Zugleich stand eine Überprüfung der bestehenden Leitbilder, Aussagen und Grundsätze des traditionsreichen Unternehmens an und man entschloss sich zu einem außergewöhnlichen, in der Branche bisher wohl einmaligem Schritt: 15 Mitarbeiter wurden ausgewählt, quer durch alle Geschlechter, Alter, Abteilungen, Hierarchiestufen und Funktionen, die gemeinsam die Vision und Mission von Anker erarbeiteten und auch im Unternehmen kommunizierten. Und nicht nur das ist besonders, sondern auch, dass diese Vision und Mission, Werte und Regeln, Leitbilder und Führungsgrundsätze absolut bindend sind für alle Mitarbeiter - einschließlich der Führungskräfte. "Wer sich nicht daran hält, muss gehen - egal, welche Position er bekleidet", stellt Schoeller unmissverständlich klar.

Und welcher Vision folgt nun Anker? "Als eigenständiges Familienunternehmen im Markt für textile Bodenbeläge für professionelle Anwender setzen wir Maßstäbe für Nachhaltigkeit."

Das nachhaltige Unternehmen

Nachhaltigkeit ist denn auch eine Vokabel, die bei Anker allerorten auftaucht und vielfach mit Leben erfüllt wird. Das gilt für die Energiezufuhr, die in diesem Jahr auf "Ökogas" umgestellt bzw. mittelfristig stark reduziert werden soll, genauso wie für eine Verringerung der Emissionen, von Ausschuss, Abfall und Müll sowie für das Sortiment, wo der Anteil an Produkten aus recycelten Materialien wie der Aquafil-Faser Econyl deutlich ausgebaut wird. Sechs neue Artikel mit 144 Positionen kommen, zusätzlich wurde aus der Kreativbox Entree 100 ein Lagerprogramm entwickelt. Als "technologische Spitzenleistung" wird Entree Ultra propagiert, eine Ware, die komplett aus recyceltem Polyamid besteht.

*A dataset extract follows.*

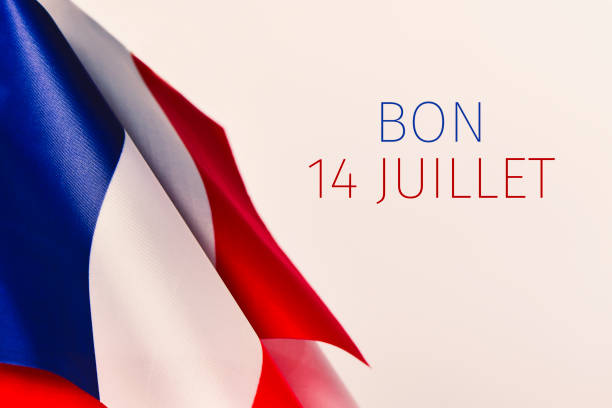 text bon 14 juillet, happy 14 july in French some french flags and the text text bon 14 juillet, happy 14 july, the national day of France written in French, against an off-white background bastille day photos stock pictures, royalty-free photos & images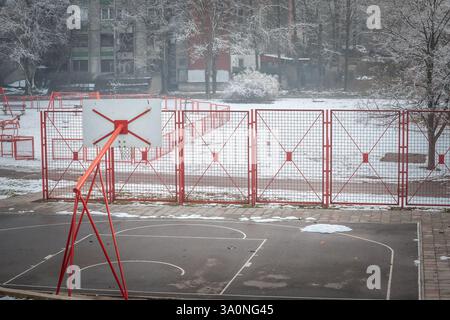 Un tabellone rosso da basket si trova in un campo urbano coperto di neve a Belgrado, in Serbia. Il freddo invernale contrasta con l'ambientazione del parco giochi, come illustrato Foto Stock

Darüber, dass das alles eingehalten und möglichst noch verstärkt wird, wacht der neue Leiter Nachhaltigkeit Karl Heinz Werker. Natürlich soll er auch weitere Potenziale ausloten und neue Wege finden, wie und wo Anker noch nachhaltiger werden kann. Diese Aufgabe übernimmt er zunächst zusätzlich zur Verantwortung für Marketing und Produktmanagement sowie der Vertriebsleitung Schweiz; mittel- bzw. langfristig sei jedoch damit zu rechnen, dass sich sein Schwerpunkt mehr in Richtung Nachhaltigkeit verlagert.

Nicht zuletzt investiert Anker natürlich auch kräftig in Neuheiten. Besonders wichtig war es Gerd Hoffe und seinem Team, den Tuftingbereich zu stärken - "mit Standards, Volumenbringern und Highlights". Das sind zum Beispiel die vom Großhandel herbeigesehnte Hotelkollekton Resort mit acht Dessins in 32 Positionen zu einem Preis sowie Sixpack II, der Nachfolger der erfolgreichen Vorgängerkarte. Das Konzept ist das Gleiche: Sechs verkaufsstarke Basis-Objektqualitäten aus Solutiondyed-Fasermaterial zum gleichen Preis.

Bei der Webware wurden aus innovativen Entwicklungen Standardprodukte abgeleitet, die zum Teil auch lagerhaltig erhältlich sein werden. Mehr zu und über die Neuheiten aus Düren gibt es auf der Domotex in Hannover, der Bau in München und der Euroshop in Düsseldorf zu sehen und zu erfahren.